To increase the brightness of a pixel, one simple method is to multiply R,G,B of a pixel by a constant. Similarly to decrease the brightness, divide by a constant.

Since we are working in VHDL, its convenient to choose the constant to be a power of 2.

$C = 2^n$

So that multiplication and division will be simply left or right shift operations by n places.

• what are left/right shift operations may I ask?? – runo May 7 '18 at 11:04
• simple vector shift : >> or << ....you should know these shift operators – Mitu Raj May 7 '18 at 11:05
• eg: multiplying binary '1000' by 4 = left shifting '1000' by 2 = 100000 – Mitu Raj May 7 '18 at 11:07
• Traditionally, increasing the brightness in this context means adding an offset. Also, multiplying by 2^n, while cheap, is a very large change. – pipe May 7 '18 at 11:08
• So left shifting means adding zeros before the most significant bit and right shifting means adding zeros after the least significant bit. This operation looks like concetination right? – runo May 7 '18 at 11:21

Be aware that a signal is always assigned at the end of a process and to the last statement of the process. This means in your case check <= data_in will only be assigned if operation != 00 as otherwise one of the other assignments will be the last one in the process. Further you say that operation and mode are controlled from external switches. Consider that the process you have is clocked at several MHz, means if you press the button for 100ms (what's already super quick) the process has been executed thousands of times. What you need is an edge detection on your button input. Can you show where operation comes from?

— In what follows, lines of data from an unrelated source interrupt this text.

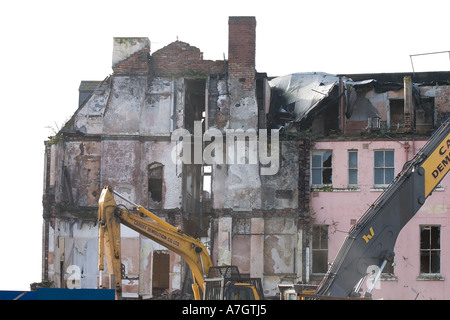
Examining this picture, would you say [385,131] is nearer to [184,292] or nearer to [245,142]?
[245,142]

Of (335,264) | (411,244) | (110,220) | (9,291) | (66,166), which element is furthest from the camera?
(66,166)

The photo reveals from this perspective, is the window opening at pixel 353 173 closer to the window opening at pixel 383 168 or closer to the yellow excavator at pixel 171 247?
the window opening at pixel 383 168

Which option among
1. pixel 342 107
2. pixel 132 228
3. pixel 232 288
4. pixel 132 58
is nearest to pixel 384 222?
pixel 232 288

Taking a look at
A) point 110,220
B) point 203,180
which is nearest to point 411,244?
point 203,180

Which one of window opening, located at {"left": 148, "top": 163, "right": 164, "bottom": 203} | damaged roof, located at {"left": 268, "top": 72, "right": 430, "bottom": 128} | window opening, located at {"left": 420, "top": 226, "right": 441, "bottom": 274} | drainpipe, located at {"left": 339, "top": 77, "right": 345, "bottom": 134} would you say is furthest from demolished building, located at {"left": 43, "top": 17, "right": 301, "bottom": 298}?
window opening, located at {"left": 420, "top": 226, "right": 441, "bottom": 274}

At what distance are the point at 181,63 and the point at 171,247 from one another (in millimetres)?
10586

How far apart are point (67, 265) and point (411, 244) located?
1261cm

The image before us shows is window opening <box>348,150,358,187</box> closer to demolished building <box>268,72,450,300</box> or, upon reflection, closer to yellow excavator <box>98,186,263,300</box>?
demolished building <box>268,72,450,300</box>

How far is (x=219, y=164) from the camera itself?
3067 centimetres

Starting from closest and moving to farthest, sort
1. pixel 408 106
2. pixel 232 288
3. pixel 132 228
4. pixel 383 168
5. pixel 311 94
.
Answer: pixel 232 288 < pixel 132 228 < pixel 383 168 < pixel 408 106 < pixel 311 94

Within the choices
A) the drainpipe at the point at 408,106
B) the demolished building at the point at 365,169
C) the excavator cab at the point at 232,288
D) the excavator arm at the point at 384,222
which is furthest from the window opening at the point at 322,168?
the excavator arm at the point at 384,222

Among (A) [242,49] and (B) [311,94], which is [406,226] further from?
(A) [242,49]

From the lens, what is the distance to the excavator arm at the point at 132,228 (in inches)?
872

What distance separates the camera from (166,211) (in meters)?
30.8
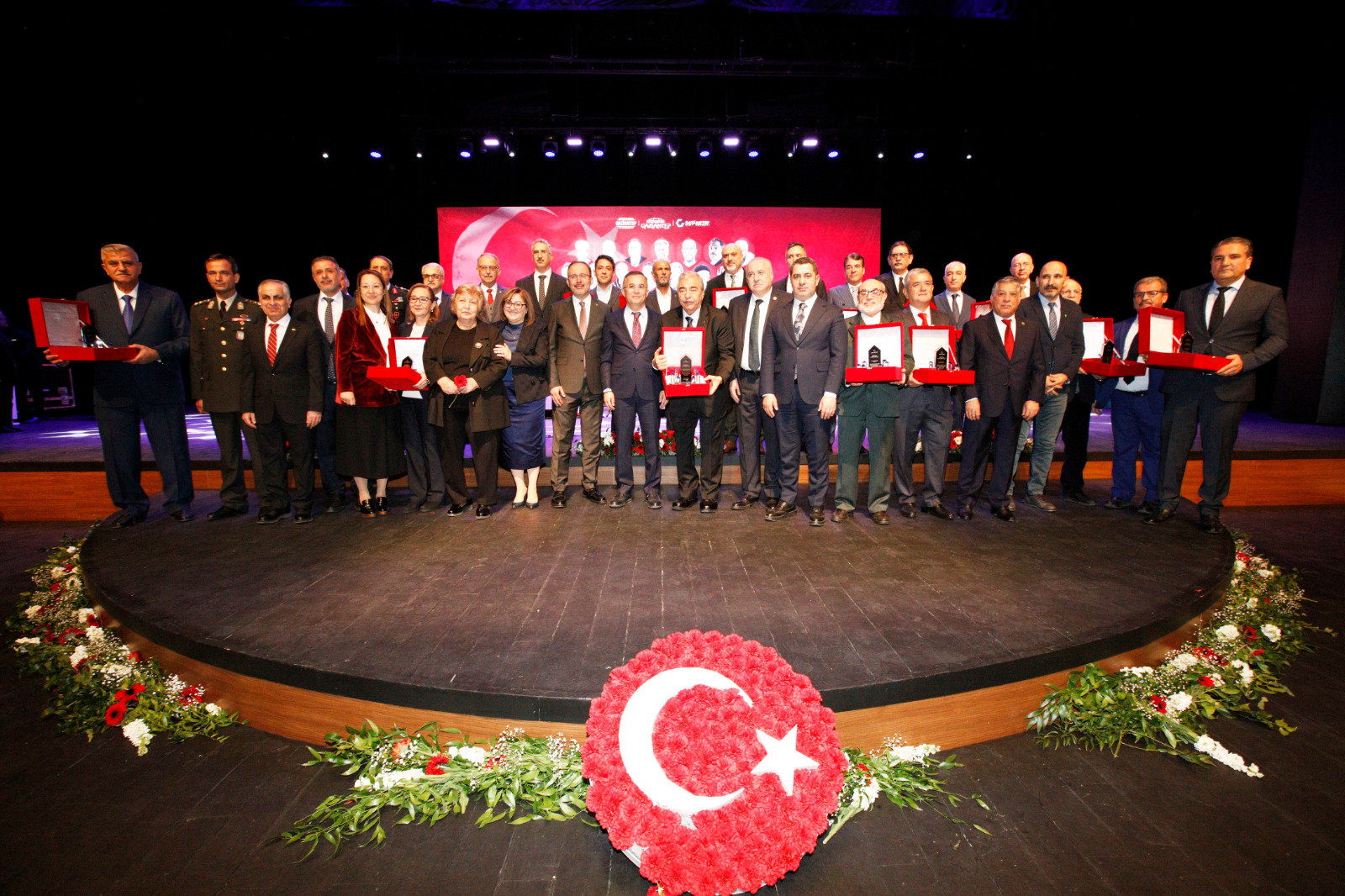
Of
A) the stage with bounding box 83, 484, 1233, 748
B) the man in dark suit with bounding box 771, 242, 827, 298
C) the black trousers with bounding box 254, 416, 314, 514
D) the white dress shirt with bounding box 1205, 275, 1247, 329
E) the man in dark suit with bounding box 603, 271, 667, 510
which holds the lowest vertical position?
the stage with bounding box 83, 484, 1233, 748

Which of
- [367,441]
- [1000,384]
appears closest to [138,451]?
[367,441]

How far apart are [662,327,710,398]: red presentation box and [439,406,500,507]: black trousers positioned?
125 cm

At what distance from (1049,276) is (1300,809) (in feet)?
10.6

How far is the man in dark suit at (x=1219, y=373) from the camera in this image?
3.51m

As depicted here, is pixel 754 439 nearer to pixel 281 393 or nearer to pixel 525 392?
pixel 525 392

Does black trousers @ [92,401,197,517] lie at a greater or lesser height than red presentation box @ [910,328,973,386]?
lesser

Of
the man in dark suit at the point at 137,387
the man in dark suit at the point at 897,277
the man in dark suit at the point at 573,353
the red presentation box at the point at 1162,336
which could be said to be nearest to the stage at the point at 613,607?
the man in dark suit at the point at 137,387

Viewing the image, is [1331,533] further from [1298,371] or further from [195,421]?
[195,421]

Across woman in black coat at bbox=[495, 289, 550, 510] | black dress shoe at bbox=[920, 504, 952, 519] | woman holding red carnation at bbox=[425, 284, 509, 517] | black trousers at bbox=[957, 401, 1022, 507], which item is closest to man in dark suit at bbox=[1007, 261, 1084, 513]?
black trousers at bbox=[957, 401, 1022, 507]

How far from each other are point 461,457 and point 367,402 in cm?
68

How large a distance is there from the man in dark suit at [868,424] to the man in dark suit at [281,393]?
342 centimetres

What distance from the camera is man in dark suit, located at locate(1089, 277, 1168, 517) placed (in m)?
4.04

Regarding signal assignments:

proc : process(rst, clk)
begin
if (rst) then
a <= '0';
b <= '0';
elsif rising_edge(clk) then
a <= '1';
b <= '1';
b <= 'a';
end if;
end process;


So if you have a process like above, the signals a and b are assigned at the end of the process, this is not executed sequential as e.g. in Java. This means the assignment b <= '1' will always be ignored as the latest assignment is b <= 'a'.

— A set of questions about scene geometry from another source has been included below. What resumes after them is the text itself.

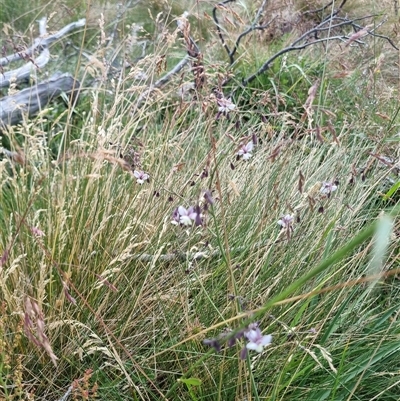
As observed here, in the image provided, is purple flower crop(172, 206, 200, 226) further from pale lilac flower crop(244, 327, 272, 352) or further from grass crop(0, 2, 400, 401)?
pale lilac flower crop(244, 327, 272, 352)

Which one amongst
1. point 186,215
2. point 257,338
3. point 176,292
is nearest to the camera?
point 257,338

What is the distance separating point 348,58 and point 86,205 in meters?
2.67

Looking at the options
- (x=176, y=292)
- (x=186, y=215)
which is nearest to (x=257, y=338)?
(x=186, y=215)

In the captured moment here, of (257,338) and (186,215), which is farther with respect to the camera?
(186,215)

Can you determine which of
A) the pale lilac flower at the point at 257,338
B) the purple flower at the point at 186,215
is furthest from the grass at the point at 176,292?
the pale lilac flower at the point at 257,338

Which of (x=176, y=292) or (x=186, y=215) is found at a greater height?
(x=186, y=215)

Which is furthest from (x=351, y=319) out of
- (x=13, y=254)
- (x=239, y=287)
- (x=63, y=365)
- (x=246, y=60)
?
(x=246, y=60)

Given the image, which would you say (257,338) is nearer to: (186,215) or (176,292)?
(186,215)

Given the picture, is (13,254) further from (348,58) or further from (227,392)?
(348,58)

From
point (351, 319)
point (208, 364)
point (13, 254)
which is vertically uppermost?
point (13, 254)

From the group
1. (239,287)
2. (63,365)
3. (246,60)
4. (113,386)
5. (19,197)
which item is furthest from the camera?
(246,60)

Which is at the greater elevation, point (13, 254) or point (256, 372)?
point (13, 254)

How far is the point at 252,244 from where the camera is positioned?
1.60 metres

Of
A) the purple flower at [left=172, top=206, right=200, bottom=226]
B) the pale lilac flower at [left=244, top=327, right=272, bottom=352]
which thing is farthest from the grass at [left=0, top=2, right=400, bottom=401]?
the pale lilac flower at [left=244, top=327, right=272, bottom=352]
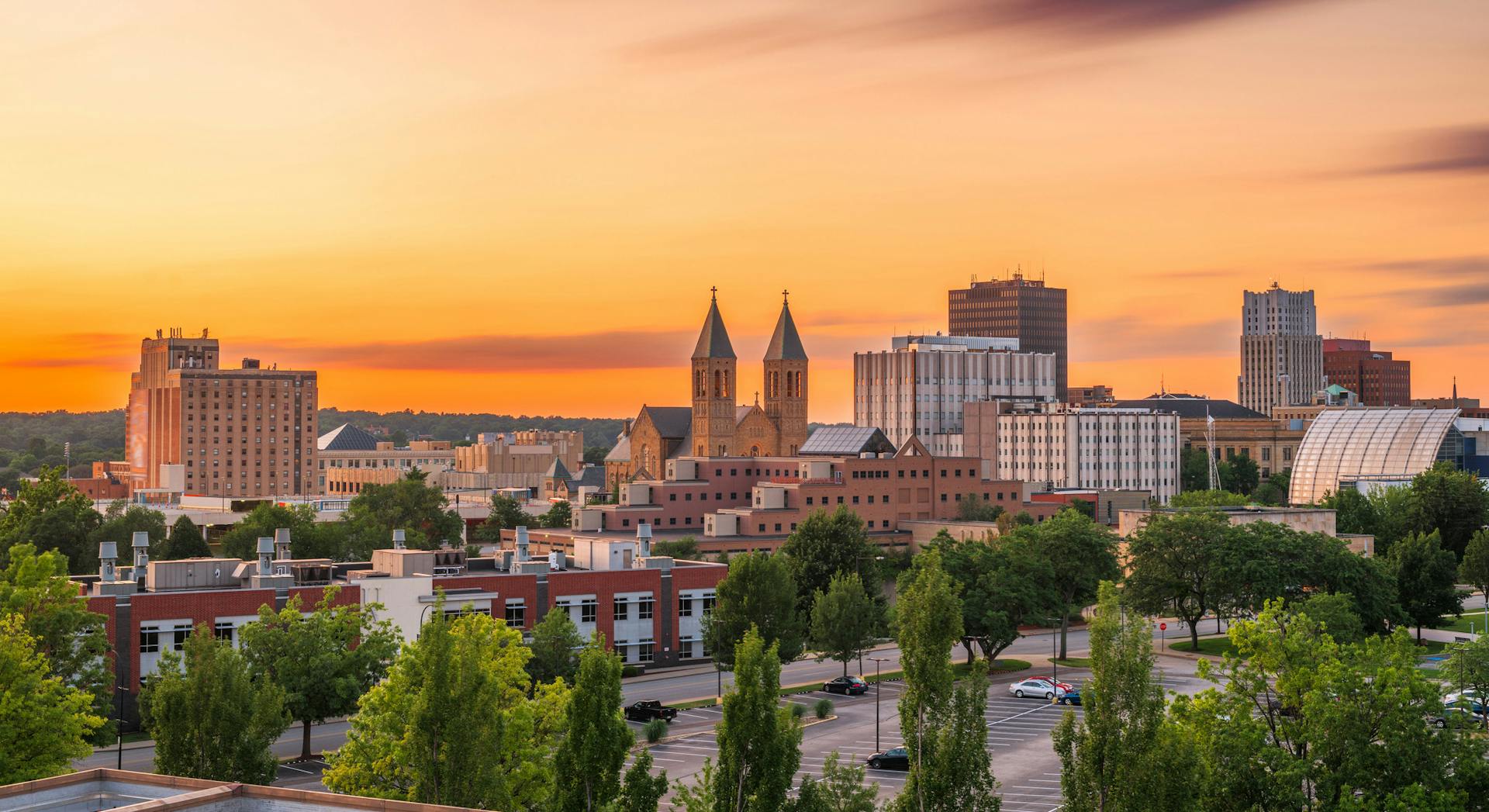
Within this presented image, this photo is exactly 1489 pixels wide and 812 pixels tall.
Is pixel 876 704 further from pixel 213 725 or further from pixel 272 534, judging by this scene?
pixel 272 534

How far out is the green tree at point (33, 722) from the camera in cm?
5906

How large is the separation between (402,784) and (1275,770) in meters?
28.2

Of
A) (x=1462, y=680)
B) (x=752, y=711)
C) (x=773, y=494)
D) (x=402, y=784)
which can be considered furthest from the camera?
(x=773, y=494)

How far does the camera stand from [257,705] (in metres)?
60.1

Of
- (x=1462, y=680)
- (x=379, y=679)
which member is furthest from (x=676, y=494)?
(x=1462, y=680)

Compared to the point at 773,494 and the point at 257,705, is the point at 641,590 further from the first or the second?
the point at 773,494

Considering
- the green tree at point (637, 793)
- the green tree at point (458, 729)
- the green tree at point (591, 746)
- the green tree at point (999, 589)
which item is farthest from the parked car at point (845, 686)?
the green tree at point (591, 746)

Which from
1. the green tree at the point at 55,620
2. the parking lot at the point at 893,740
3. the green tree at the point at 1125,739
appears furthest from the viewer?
the green tree at the point at 55,620

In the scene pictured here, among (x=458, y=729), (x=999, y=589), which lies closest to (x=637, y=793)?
Answer: (x=458, y=729)

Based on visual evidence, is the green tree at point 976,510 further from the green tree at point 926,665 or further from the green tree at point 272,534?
the green tree at point 926,665

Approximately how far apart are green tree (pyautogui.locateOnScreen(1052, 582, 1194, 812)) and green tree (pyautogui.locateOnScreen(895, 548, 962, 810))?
4191 mm

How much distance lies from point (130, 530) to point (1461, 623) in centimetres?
11711

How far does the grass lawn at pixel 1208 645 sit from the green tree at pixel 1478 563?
24560 mm

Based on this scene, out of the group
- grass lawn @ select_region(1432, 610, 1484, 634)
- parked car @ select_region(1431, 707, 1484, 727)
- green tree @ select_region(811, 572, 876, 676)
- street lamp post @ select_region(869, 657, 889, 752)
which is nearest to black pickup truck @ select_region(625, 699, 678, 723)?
street lamp post @ select_region(869, 657, 889, 752)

• You are right sir. I could not see that. I truly thank you for this answer which I will benefit a lot in the following days. – runo May 7 '18 at 11:40
• Can you explain in more detail "Be aware that a signal is always assigned at the end of a process and to the last statement of the process. This means in your case check <= data_in will only be assigned if operation != 00 as otherwise one of the other assignments will be the last one in the process.". I am not good at if statements. I know java and think of these if statements in the same way as those in java – runo May 7 '18 at 11:45
• These are very basic concepts of VHDL and you might wanna read some lecture regarding this topic, but I'll edit my answer to cover this as I otherwise see a lot more questions upcoming... – po.pe May 7 '18 at 11:48
• thanks a lot again but why when operation =00 check <= data in is not assigning – runo May 7 '18 at 12:01
• To be honest I don't even exactly know what the synthesizer would do as this is an asynchronous assignment - you should not do assignments like that. Try do assign everything inside the rising_edge(clk) if statement. – po.pe May 7 '18 at 12:09

For someone who knows absolutely nothing about either hardware design or image processing, you certainly have jumped directly into the deep end with a VHDL project to process video in real time.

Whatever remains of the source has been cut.